INTERVIEW: Marshall Motor Holdings PLC Comfortably in line with expectations

Marshall Motor Holdings PLC (LON:MMH) Group Chief Executive Daksh Gupta and Chief Financial Officer Mark Raban talk to DirectorsTalk about its trading update. Mark talks about the main drivers behind the good results and news flow for the coming months while Daksh talks about acquisitions and brexit.

Zeus Capital said about today’s trading update:

Marshall Motor Holdings Plc (LON:MMH) has confirmed it is trading comfortably in line with expectations for FY 2016 with the integration of Ridgeway, cost control and net debt levels all going to plan. The outlook for 2017 and beyond is less certain and is consistent with our industry view, albeit we reduced our EPS by 13-16% to account for this in November. While we had concerns over the balance sheet and level of leverage at this point in the cycle, we believe the current share price has heavily discounted this level of risk with the stock on 5x prospective earnings with the current market capitalisation underpinned by property assets.

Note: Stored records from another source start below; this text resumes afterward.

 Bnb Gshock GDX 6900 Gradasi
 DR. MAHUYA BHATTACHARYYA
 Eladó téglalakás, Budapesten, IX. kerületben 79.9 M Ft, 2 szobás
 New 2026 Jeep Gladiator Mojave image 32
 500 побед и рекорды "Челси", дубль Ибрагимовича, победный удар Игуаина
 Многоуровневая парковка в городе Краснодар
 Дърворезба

Pre-close statement: MMH has issued a pre-closed trading update this morning, which confirms that it will trade “comfortably” in line with expectations to December 2016. Costs are running to plan with good control in place, with exceptional costs relating primarily to the Ridgeway acquisition (ZC £4.0m) in line with expectations. The net debt is also said to be in line with management expectations, and we have assumed a total position of £119.6m, which includes leasing debt and is running at 2x EBITDA (including leasing depreciation) or 1.25x excluding leasing debt, which is asset backed and not used for covenant purposes. The Group has over £100m of freehold/long leasehold property, with the integration of the Ridgeway acquisition said to be going to plan.

Key performance drivers: The Retail business saw increased LFL revenues during H2 vs. H1 albeit margins did come under pressure, which is a trend we have seen emerge in some quarters across the sector. New car LFL was ahead of the +3.2% delivered in H1 during H2, which shows good outperformance vs. the market. LFL sales in used cars remained robust and marginally ahead YOY. The strong LFL performance seen in aftersales revenues and margins also continued throughout 2016, which is a positive development. Within the Leasing business, this performed in line with expectations. The fleet continued to show growth with 2.7% underlying growth. Within this, the used car market also remained supportive with good levels of disposal profitability.

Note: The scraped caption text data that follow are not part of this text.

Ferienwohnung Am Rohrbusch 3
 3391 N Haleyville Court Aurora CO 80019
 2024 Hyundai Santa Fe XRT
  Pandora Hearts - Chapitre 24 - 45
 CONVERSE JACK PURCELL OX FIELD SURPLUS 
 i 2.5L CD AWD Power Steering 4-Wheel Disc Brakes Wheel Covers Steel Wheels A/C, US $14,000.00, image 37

Trading outlook: The tone of the outlook statement has become more cautious, and concurs with our industry view anticipating a decline in new car sales during 2017. That said, management remain confident that it remains well positioned to generate growth due to their recent acquisitions. As part of our sector update in November, we cut our 2017E and 2018E EPS estimates by 13% and 16% respectively reflecting our caution in the year ahead. We are maintaining these assumptions.

Investment view: The shares have fallen nearly 40% from its post Ridgeway peak and are close to trough levels at present. While we did have some concerns over the level of total debt in the business and it has less balance sheet flexibility vs. some of its peers, we do think these fears have been overdone and the valuation based on cautious forecast assumptions looks compelling. It’s also important to note that the business has significant asset backing, which covers the current market capitalisation of the company. The shares trade at a >25% P/E discount to the UK dealers on 5x vs. a discounted sector multiple of 7x, which looks oversold on both counts.